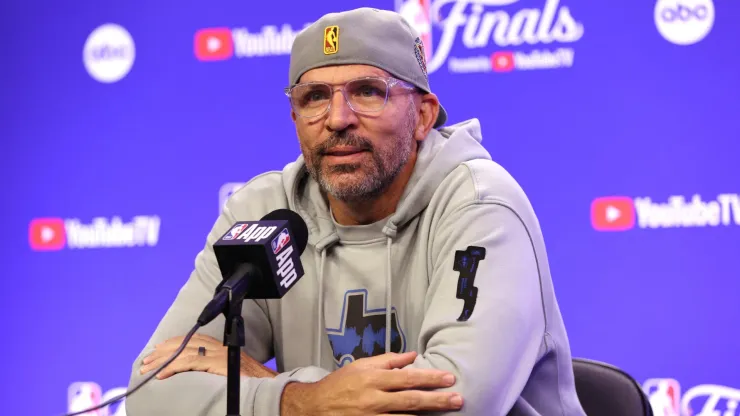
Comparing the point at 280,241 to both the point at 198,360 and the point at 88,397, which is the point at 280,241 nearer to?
the point at 198,360

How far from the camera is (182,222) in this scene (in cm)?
438

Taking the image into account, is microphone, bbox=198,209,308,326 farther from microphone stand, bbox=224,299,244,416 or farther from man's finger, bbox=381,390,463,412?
man's finger, bbox=381,390,463,412

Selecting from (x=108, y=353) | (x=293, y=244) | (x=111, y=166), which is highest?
(x=111, y=166)

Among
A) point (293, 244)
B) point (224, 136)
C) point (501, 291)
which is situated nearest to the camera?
point (293, 244)

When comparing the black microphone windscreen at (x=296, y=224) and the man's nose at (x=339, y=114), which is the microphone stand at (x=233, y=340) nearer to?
the black microphone windscreen at (x=296, y=224)

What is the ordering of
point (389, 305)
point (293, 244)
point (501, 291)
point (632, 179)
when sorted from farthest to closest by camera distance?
1. point (632, 179)
2. point (389, 305)
3. point (501, 291)
4. point (293, 244)

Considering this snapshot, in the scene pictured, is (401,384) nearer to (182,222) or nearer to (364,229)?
(364,229)

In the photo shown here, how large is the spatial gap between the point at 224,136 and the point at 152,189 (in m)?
0.44

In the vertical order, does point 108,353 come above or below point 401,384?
below

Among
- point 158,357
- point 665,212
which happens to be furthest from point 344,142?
point 665,212

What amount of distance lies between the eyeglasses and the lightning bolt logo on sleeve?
472mm

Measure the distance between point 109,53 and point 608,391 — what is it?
120 inches

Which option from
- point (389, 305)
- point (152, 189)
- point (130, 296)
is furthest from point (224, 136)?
point (389, 305)

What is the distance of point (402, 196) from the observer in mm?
2492
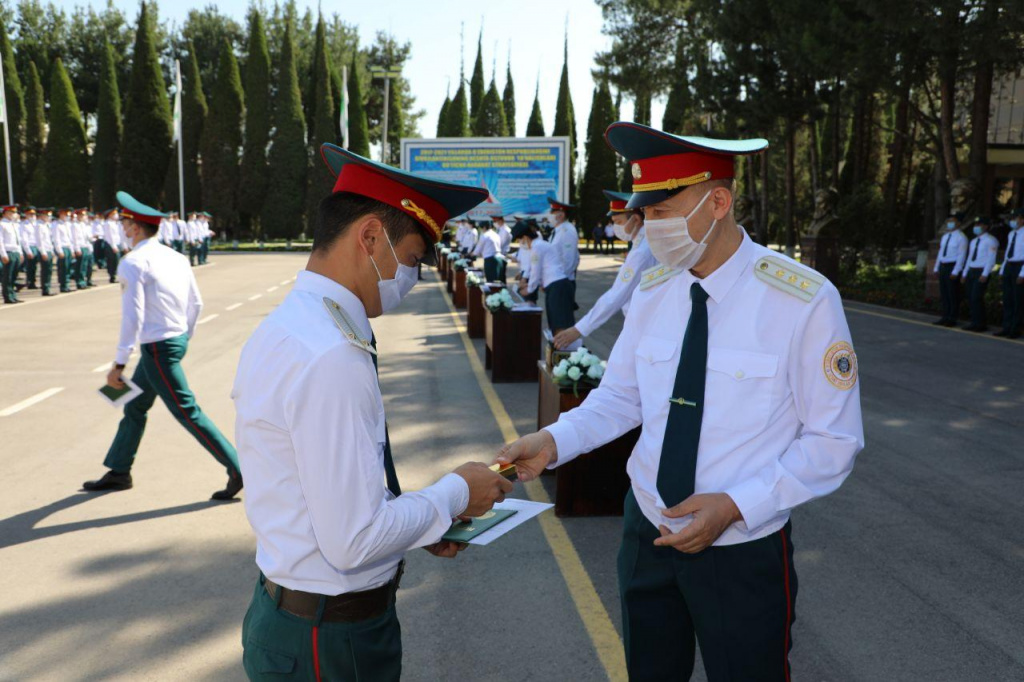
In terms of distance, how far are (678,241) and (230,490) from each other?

▶ WHAT IS BEING ASKED
Please copy the entries above between the line holding "What amount of" and the end of the entries, inclusive, keeping the requests unchanged. Scale every number in the answers (distances and point coordinates) by 1.65, round each to a whole number with halves going up, and leave out the pictures.

▶ OUTPUT OF THE EXERCISE
What amount of distance lies between the eyeglasses and the lightning bolt logo on sleeve?
779mm

Measure the distance between point 109,53 and point 608,391 — what is it?
198 inches

Which option from
- point (389, 305)
- point (152, 189)
- point (130, 296)
is furthest from point (224, 136)?
point (642, 503)

What is the distance of point (402, 196) from the observer in mm?
4112
In terms of distance, how far are (678,241) and (230,490) from each other?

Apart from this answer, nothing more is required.